PRESCOTT, Ariz. -- A three-month investigation into the June deaths of 19 firefighters killed while battling an Arizona blaze cites poor communication between the men and support staff, and reveals an air tanker carrying flame retardant was hovering overhead as the firefighters died.
The 120-page report released Saturday found proper procedure was followed and assigned little blame for the worst firefighting tragedy since the terrorist attacks of Sept. 11, 2001.
All but one member of the Granite Mountain Hotshots crew died June 30 while protecting the small former gold rush town of Yarnell, Ariz., about 130 kilometres northwest of Phoenix, from an erratic, lightning-sparked wildfire.
While maintaining a neutral tone, the investigation found badly programmed radios, vague updates and a 33-minute communication blackout just before the flames engulfed the men. Investigators did not consider whether better communication might have saved the men. Hotshots are highly trained backcountry firefighters who hike deep into the brush to fight blazes.

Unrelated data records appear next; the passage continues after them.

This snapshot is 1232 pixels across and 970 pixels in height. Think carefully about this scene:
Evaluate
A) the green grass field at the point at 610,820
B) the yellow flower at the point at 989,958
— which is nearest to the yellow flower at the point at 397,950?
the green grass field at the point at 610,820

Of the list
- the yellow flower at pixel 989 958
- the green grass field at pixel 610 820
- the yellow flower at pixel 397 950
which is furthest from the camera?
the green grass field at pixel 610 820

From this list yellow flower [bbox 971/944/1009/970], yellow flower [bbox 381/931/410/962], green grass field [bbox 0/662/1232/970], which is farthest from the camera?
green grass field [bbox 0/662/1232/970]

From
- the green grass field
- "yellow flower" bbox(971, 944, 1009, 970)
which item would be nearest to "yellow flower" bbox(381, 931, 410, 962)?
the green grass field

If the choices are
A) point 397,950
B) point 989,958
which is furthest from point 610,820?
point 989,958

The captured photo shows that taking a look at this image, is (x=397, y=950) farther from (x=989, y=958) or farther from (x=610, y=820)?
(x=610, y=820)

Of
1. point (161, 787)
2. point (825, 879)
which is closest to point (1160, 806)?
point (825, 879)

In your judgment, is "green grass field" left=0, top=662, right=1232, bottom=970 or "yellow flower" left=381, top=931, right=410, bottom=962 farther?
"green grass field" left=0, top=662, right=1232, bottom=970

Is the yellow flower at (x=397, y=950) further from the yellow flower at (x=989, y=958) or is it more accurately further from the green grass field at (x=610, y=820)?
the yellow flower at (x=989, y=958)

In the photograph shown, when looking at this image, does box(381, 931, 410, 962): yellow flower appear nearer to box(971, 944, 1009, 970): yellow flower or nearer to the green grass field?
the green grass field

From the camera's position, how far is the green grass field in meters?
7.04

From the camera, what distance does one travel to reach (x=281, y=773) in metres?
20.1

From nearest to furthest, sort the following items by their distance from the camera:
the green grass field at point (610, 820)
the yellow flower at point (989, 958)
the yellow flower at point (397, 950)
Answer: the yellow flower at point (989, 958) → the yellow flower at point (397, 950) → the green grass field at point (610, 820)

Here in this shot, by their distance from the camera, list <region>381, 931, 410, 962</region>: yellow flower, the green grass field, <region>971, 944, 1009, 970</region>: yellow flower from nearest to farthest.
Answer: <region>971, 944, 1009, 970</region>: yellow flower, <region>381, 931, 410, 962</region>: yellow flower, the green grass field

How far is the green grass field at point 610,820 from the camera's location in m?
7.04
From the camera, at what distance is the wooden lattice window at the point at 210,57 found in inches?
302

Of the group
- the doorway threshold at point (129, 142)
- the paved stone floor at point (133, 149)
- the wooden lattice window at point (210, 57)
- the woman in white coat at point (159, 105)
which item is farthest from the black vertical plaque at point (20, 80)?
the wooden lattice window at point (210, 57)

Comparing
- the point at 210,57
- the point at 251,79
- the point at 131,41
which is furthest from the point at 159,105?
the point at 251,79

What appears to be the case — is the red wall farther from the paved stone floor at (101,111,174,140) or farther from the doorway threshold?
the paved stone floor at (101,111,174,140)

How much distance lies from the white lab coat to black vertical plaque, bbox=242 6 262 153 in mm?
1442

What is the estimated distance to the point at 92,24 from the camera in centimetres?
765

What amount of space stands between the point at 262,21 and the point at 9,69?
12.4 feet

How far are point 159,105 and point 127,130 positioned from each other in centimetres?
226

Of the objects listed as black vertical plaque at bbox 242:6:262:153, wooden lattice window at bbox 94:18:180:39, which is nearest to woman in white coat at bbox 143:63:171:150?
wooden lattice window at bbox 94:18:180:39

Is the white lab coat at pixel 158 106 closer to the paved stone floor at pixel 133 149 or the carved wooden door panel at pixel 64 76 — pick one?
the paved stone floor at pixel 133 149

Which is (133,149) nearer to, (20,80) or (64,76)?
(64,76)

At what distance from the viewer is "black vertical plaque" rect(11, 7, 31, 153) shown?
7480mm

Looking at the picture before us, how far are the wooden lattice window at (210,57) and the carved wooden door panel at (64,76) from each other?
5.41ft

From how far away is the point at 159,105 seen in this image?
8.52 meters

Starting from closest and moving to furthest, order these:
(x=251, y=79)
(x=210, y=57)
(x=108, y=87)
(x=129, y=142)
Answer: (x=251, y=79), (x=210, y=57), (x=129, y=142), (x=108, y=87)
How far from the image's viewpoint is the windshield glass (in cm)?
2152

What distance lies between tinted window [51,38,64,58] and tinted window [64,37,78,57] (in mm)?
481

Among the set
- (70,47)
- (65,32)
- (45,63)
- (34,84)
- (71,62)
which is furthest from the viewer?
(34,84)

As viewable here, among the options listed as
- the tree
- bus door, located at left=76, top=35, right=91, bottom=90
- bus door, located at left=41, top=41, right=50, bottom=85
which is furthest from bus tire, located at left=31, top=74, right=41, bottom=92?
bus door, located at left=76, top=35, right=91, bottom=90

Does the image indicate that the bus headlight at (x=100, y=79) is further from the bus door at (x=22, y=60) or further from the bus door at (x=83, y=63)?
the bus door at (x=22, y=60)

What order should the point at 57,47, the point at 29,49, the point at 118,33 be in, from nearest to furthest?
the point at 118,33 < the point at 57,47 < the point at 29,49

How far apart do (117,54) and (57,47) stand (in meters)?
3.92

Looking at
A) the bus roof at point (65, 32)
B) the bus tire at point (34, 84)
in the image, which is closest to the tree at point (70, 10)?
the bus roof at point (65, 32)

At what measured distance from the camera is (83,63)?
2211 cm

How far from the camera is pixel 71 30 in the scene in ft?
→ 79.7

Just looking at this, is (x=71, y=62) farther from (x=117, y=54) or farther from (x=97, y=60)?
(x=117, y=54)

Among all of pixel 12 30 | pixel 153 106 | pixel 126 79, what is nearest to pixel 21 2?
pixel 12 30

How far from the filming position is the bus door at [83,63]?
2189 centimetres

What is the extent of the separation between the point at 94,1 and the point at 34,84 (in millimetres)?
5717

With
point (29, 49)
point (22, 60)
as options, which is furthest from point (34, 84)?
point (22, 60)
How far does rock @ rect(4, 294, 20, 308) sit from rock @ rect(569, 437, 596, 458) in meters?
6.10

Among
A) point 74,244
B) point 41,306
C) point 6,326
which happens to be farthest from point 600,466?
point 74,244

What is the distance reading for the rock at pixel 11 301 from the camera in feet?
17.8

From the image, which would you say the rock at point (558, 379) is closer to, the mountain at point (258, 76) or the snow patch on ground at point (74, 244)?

Though the report points to multiple failures, investigators did not consider whether the deaths could have been avoided, raising questions about what lessons firefighters can take from the tragedy.
"These guys were doing what they were trained to do, and doing it well. But Mother Nature wins," Jeff Berino, an incident commander in Colorado who has also worked as a fire investigator, said during a media briefing in Prescott, where all the fallen firefighters lived.
Some family members were angered the report didn't draw stronger conclusions about why the men died and recommend changes. David Turbyfill interrupted the news conference to shame officials for not providing his 27-year-old son Travis with the protection he needed to survive as the flames swept over him. He said the shelter Travis died in had not been improved in 13 years.
"This report is fairly conclusive that the fire shelters are a total disaster. Policies, as they may be, need to change," he said.
His wife, Shari, begged the panel to move more quickly to correct the problems that contributed to her stepson's death.
"Your protection of us is killing us," she said. "We're willing to take the heat right now, but I don't want another family to deal with this. Help us, I implore you. Help us. Give us the information we need to change this. It is so necessary, please."
The report, produced by a team of local, state and federal fire experts, provides the first minute-to-minute account of the fatal afternoon. The day went according to routine in the boulder-strewn mountains until the wind shifted around 4 p.m., pushing a wall of fire that had been receding from the firefighters all day back towards them.
After that, the command centre lost track of the 19 men. Without telling command, and despite the weather warning, the firefighters left the safety of a burned ridge and dropped into a densely vegetated basin surrounded by mountains on three sides. Investigators noted the men failed to perceive the "excessive risk" of this move and said there was no way to know why the firefighters made the deadly decision.